Page extract |
↓↓↓
Defense Logistics Agency, DoD.
Direct final rule with request for comments.
Defense Logistics Agency (DLA) is exempting records maintained in the system of records notice S240.28 DoD, Case Adjudication Tracking System (CATS) from pertinent provisions of the Privacy Act of 1974. In this rulemaking, the DLA is exempting portions of this system of records from one or more provisions of the Privacy Act because of criminal, civil and administrative enforcement requirements.
The rule will be effective on September 17, 2015 unless adverse comments are received by September 8, 2015. If adverse comment is received, the Department of Defense will publish a timely withdrawal of the rule in the Federal Register.
You may submit comments, identified by docket number and title, by any of the following methods:
* Federal Rulemaking Portal: http://www.regulations.gov. Follow the instructions for submitting comments.
↑↑↑
Extracted data |
↓↓↓
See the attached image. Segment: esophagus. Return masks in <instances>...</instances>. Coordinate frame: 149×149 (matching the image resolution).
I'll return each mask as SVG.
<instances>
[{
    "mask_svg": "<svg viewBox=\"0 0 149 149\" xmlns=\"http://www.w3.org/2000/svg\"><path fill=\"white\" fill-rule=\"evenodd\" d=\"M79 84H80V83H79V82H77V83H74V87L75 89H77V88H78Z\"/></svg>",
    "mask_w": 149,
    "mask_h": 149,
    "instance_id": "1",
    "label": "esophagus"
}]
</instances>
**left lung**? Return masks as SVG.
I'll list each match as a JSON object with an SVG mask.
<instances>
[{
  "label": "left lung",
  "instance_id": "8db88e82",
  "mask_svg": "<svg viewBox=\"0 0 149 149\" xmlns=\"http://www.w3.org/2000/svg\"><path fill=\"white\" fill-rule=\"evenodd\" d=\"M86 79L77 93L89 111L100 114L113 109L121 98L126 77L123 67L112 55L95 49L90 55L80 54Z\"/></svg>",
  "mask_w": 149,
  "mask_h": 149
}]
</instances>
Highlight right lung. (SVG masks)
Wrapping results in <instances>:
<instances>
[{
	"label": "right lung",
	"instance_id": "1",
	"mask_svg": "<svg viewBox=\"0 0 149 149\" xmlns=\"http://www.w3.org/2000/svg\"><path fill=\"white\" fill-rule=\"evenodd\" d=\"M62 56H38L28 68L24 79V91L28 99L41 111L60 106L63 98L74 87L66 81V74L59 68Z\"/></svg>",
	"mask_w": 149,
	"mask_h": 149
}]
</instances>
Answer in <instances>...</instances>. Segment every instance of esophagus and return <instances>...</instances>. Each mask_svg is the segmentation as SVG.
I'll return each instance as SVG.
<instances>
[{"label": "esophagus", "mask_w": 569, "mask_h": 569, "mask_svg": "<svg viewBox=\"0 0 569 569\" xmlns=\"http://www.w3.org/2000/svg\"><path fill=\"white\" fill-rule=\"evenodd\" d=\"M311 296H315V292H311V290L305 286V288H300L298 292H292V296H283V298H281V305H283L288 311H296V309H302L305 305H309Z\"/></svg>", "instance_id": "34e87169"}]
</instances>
↑↑↑
Exercises |
1. Decide whether each statement agrees with the CATS exemption rule, answering yes or no and quoting the words of the rule that settle it. (a) The rule exempts the entire system of records from every provision of the Privacy Act. (b) Adverse comments must arrive by September 8, 2015, for the rule to be stopped. (c) If adverse comment is received, the Department of Defense will publish a withdrawal of the rule in the Federal Register.
2. List every kind of enforcement requirement that the CATS exemption rule gives as its reason for the exemption.
3. Continue the CATS exemption rule from the end of its last line.

Answers to the tasks |
1.
(a) No: "the DLA is exempting portions of this system of records from one or more provisions of the Privacy Act"
(b) Yes: "The rule will be effective on September 17, 2015 unless adverse comments are received by September 8, 2015"
(c) Yes: "If adverse comment is received, the Department of Defense will publish a timely withdrawal of the rule in the Federal Register"

2.
criminal
civil
administrative

3.
* Mail: Department of Defense, Office of the Deputy Chief Management Officer, Directorate of Oversight and Compliance, Regulatory and Audit Matters Office, 9010 Defense Pentagon, Washington, DC 20301-9010.
Instructions: All submissions received must include the agency name and docket number for this Federal Register document. The general policy for comments and other submissions from members of the public is to make these submissions available for public viewing on the Internet at http://www.regulations.gov as they are received without change, including any personal identifiers or contact information.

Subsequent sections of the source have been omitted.